Summary of experiments

(A) Experiment 1: Letter familiarity task. Participants were shown upright and inverted versions of each letter and had to identify which one they had seen more often. (B) Experiment 2: Letter recognition task. Participants were shown upright letters and had to name the letter. (C) Experiment 3: Letter search task. Participants saw two boxes containing four letters each and had to identify the box containing the one odd or different item. Letters were either upright or inverted in interleaved trials. (D) Experiment 4: RAN task. Participants were shown a card printed with a grid of digits and were asked to rapidly read them aloud from left to right as quickly as possible.

Letter shape familiarity and letter name knowledge in early readers

(A) Accuracy on the familiarity task (Experiment 1) plotted against the accuracy on the letter recognition task across 208 children who participated in both tasks. Each dot represents one child. Participants are shown as divided into four distinct groups based on familiarity and recognition accuracy for subsequent analyses in panels D-G: high/low familiarity (cyan/blue) × high/low recognition (orange/red). The overall correlation across all participants is depicted at the bottom left with asterisks representing statistical significance (**** is p < .00005). (B) Same as (A) but using familiarity accuracy calculated only on the letters that were not recognized by each child. Recognition accuracy is calculated as before. Note that this means that familiarity accuracy is calculated over many more letters for children with low compared to high recognition accuracy. Nonetheless it can be seen that children show high levels of letter shape familiarity even on letters that they did not recognize at all. This challenges the assumption that children become familiar with letter shape only when they undergo formal reading instruction. (C) Same as (A) but using familiarity accuracy calculated only on recognized letters, shown for the sake of completeness. Note that familiarity accuracy is now calculated across many more letters for children with high compared to low recognition accuracy. It can be seen that children showed high levels of letter familiarity on letters that they did recognize, which is not surprising. (D) Average search time for upright and inverted letter searches for participants in the high familiarity, low recognition group (n = 39). Error bars represent the standard error of the mean for the average search time across participants. Asterisks above the bars represent statistical significance, calculated using a sign-rank test on average search times for upright and inverted searches (** is p < .005). (E) Same as (D) but for the high familiarity, high recognition group (n = 121, *** is p < .0005). (F) Same as (D) but for the low familiarity, low recognition group (n = 28). (G) Same as (D) but for the low familiarity, high recognition group (n = 20).

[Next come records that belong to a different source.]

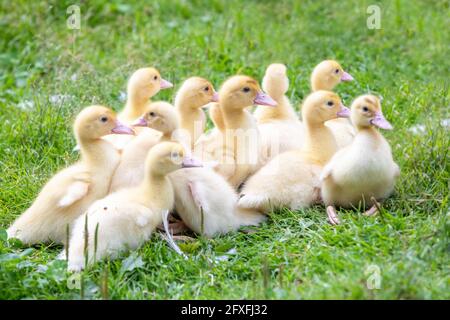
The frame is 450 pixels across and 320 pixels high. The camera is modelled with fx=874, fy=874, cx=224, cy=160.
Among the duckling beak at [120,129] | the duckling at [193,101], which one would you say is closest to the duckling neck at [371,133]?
the duckling at [193,101]

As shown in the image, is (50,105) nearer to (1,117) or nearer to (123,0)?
(1,117)

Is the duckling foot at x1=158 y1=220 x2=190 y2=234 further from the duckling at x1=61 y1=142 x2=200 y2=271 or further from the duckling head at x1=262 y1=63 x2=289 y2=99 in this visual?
the duckling head at x1=262 y1=63 x2=289 y2=99

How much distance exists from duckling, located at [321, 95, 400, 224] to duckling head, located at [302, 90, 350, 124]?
0.27 m

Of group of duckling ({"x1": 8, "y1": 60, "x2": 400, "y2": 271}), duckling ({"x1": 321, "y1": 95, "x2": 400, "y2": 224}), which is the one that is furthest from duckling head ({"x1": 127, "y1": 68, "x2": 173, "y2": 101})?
A: duckling ({"x1": 321, "y1": 95, "x2": 400, "y2": 224})

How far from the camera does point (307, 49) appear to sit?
333 inches

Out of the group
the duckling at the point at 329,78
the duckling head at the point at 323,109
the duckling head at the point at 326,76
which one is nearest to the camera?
the duckling head at the point at 323,109

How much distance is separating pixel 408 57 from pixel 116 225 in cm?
441

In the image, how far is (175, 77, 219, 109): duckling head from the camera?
596 cm

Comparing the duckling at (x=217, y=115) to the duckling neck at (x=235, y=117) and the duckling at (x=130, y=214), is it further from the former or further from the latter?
the duckling at (x=130, y=214)

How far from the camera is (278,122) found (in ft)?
20.6

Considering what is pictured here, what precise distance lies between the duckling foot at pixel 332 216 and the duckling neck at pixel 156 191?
3.27 ft

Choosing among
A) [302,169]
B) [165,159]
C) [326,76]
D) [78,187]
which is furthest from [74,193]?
[326,76]

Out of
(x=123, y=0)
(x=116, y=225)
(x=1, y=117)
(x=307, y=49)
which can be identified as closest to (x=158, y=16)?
(x=123, y=0)

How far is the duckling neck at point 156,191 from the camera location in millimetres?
5043
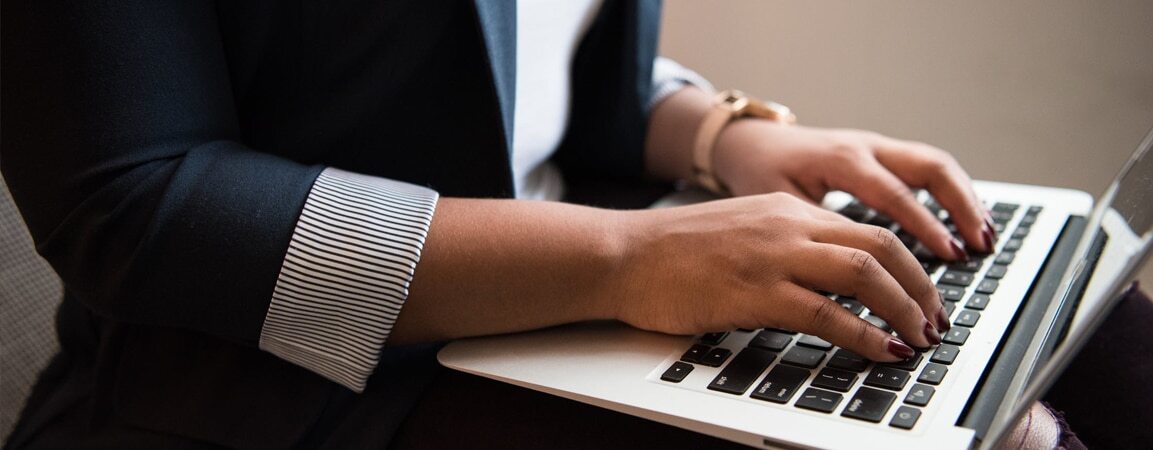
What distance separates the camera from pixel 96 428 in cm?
64

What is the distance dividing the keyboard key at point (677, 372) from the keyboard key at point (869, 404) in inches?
3.6

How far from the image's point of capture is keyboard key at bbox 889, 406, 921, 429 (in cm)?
43

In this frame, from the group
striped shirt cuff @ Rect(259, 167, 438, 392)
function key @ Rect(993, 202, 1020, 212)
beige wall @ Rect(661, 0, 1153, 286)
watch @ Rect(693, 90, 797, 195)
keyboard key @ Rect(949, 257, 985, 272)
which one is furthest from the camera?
beige wall @ Rect(661, 0, 1153, 286)

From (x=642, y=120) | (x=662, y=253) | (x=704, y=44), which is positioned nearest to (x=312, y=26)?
(x=662, y=253)

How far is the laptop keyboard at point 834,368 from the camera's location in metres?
0.46

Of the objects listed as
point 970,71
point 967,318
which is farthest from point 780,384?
point 970,71

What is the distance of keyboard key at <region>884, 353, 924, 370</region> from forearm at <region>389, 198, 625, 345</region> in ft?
0.54

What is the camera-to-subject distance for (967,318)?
1.80ft

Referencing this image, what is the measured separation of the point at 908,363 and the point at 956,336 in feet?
0.16

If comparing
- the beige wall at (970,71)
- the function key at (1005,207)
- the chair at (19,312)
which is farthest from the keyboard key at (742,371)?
the beige wall at (970,71)

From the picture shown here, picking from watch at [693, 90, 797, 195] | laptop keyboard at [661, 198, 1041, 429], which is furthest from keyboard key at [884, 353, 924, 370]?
watch at [693, 90, 797, 195]

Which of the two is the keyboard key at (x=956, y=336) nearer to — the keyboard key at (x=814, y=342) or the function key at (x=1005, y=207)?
the keyboard key at (x=814, y=342)

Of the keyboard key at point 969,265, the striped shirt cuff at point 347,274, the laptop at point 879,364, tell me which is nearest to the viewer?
the laptop at point 879,364

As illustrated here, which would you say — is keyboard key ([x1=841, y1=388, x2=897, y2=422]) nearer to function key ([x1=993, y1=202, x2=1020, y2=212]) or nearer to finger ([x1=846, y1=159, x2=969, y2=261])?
finger ([x1=846, y1=159, x2=969, y2=261])
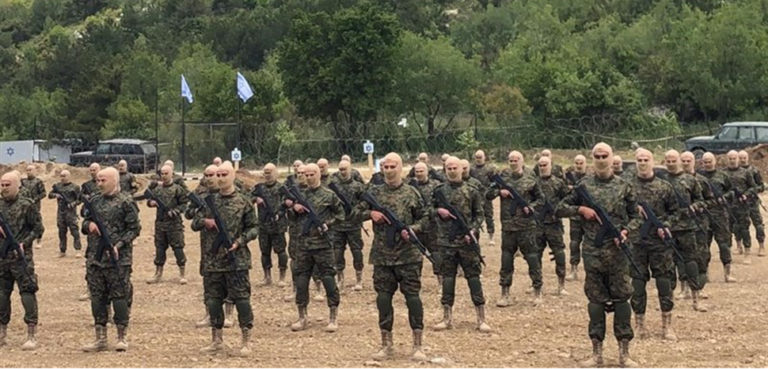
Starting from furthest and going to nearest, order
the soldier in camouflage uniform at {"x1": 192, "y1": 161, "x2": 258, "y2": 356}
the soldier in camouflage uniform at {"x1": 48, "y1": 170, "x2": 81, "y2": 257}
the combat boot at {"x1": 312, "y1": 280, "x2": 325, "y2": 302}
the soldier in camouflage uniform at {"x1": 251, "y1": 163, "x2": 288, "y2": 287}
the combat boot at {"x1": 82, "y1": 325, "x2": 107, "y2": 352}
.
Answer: the soldier in camouflage uniform at {"x1": 48, "y1": 170, "x2": 81, "y2": 257} < the soldier in camouflage uniform at {"x1": 251, "y1": 163, "x2": 288, "y2": 287} < the combat boot at {"x1": 312, "y1": 280, "x2": 325, "y2": 302} < the combat boot at {"x1": 82, "y1": 325, "x2": 107, "y2": 352} < the soldier in camouflage uniform at {"x1": 192, "y1": 161, "x2": 258, "y2": 356}

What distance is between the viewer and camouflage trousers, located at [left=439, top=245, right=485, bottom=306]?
12773 millimetres

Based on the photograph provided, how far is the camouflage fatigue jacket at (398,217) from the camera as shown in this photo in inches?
439

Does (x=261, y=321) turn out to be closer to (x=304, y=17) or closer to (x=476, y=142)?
(x=476, y=142)

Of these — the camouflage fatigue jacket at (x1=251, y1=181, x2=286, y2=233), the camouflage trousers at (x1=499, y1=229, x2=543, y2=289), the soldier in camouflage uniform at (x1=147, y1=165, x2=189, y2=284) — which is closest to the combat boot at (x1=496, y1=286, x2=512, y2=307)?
the camouflage trousers at (x1=499, y1=229, x2=543, y2=289)

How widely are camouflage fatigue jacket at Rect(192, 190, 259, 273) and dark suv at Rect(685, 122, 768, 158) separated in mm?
27850

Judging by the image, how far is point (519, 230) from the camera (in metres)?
14.9

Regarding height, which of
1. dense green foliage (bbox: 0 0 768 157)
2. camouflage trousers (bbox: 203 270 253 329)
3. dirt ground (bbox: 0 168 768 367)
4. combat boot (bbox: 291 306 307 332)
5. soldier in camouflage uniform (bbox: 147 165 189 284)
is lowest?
dirt ground (bbox: 0 168 768 367)

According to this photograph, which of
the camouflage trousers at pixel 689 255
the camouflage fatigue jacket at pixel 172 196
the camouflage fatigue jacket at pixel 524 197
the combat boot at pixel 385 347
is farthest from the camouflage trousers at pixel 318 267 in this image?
the camouflage fatigue jacket at pixel 172 196

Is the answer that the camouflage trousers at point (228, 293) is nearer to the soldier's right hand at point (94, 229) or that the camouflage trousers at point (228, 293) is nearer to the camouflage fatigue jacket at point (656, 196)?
the soldier's right hand at point (94, 229)

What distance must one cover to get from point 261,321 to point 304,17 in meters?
39.6

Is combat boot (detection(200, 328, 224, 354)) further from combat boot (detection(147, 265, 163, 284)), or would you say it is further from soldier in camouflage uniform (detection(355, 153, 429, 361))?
combat boot (detection(147, 265, 163, 284))

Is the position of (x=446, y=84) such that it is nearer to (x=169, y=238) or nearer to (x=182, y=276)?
(x=182, y=276)

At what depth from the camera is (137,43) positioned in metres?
102

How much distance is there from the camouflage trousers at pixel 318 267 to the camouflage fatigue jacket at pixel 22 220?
3030 mm
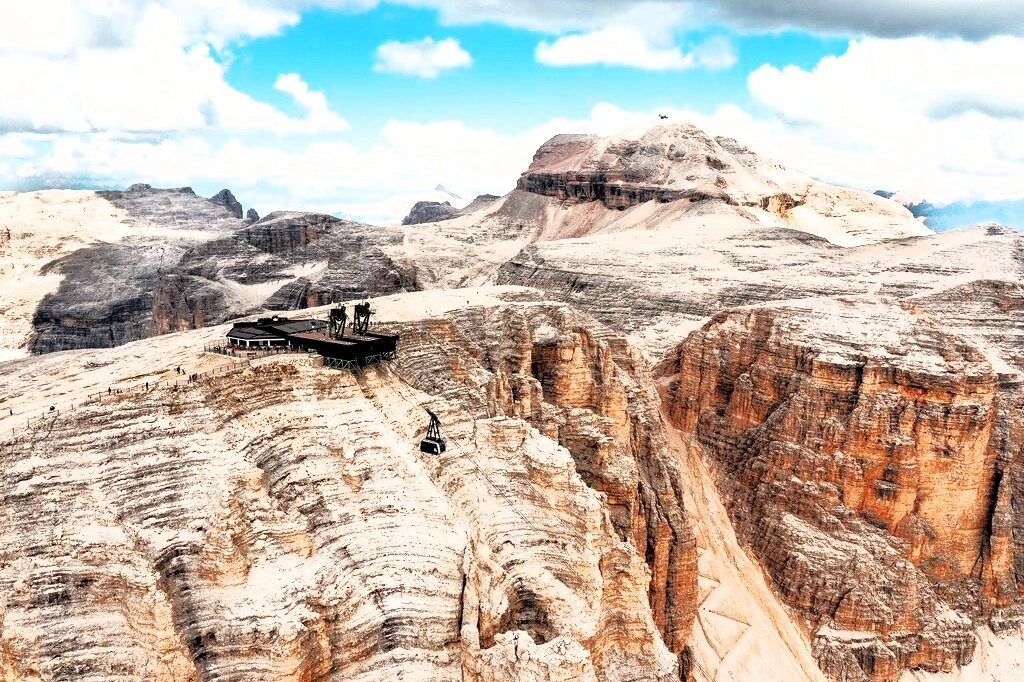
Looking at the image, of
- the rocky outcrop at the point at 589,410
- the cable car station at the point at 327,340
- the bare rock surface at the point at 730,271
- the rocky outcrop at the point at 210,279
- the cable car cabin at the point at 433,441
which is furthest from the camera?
the rocky outcrop at the point at 210,279

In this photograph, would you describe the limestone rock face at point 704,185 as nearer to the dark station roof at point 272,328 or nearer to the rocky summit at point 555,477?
the rocky summit at point 555,477

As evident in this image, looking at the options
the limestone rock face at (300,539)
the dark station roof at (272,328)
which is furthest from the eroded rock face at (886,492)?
the dark station roof at (272,328)

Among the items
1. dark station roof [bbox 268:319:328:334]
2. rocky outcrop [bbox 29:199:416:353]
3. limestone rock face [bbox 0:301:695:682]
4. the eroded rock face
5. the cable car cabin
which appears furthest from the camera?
rocky outcrop [bbox 29:199:416:353]

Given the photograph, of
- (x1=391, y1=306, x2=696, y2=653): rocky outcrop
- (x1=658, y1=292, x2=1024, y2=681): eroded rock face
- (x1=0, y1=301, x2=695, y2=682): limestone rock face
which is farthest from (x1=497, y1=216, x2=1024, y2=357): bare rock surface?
(x1=0, y1=301, x2=695, y2=682): limestone rock face

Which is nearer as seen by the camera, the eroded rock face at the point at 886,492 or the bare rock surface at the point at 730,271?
the eroded rock face at the point at 886,492

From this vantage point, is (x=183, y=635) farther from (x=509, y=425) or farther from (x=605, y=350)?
(x=605, y=350)

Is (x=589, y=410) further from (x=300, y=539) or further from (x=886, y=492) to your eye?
(x=886, y=492)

Factors that determine upright letter search advantage

(A) Correlation between the upright letter search advantage and each factor across children. Error bars represent standard deviation estimated using a bootstrap analysis: participants were selected randomly with replacement 1,000 times and the correlation was calculated each time, and the error bar is taken as the standard deviation across these bootstrapped correlations. Statistically significant correlations are indicated using green bars with asterisks, and others using blue bars. Asterisks represent statistical significance (* is p < .05; ** is p < .005; *** is p < .0005, etc). (B) Partial correlation between the upright search advantage and each factor across children. All other conventions are as before.

Factors that determine RAN score & correlations between all factors

(A) Correlation between RAN score and each factor across children. Error bars represent standard deviation estimated using a bootstrap analysis: participants were selected randomly with replacement 1,000 times and the correlation was calculated each time, and the error bar is taken as the standard deviation across these bootstrapped correlations. Statistically significant correlations are indicated using green bars with asterisks, and others using blue bars. Asterisks represent statistical significance (* is p < 0.05; ** is p < 0.005; *** is p < 0.0005, etc). (B) Partial correlation between the upright search advantage and each factor across children. All other conventions are as before (C) Colormap of pairwise correlations between measures across all tasks. The color in each box represents the correlation coefficient between the corresponding factors. Asterisks inside the box represent statistical significance (* is p < 0.05, ** is p < 0.005, etc).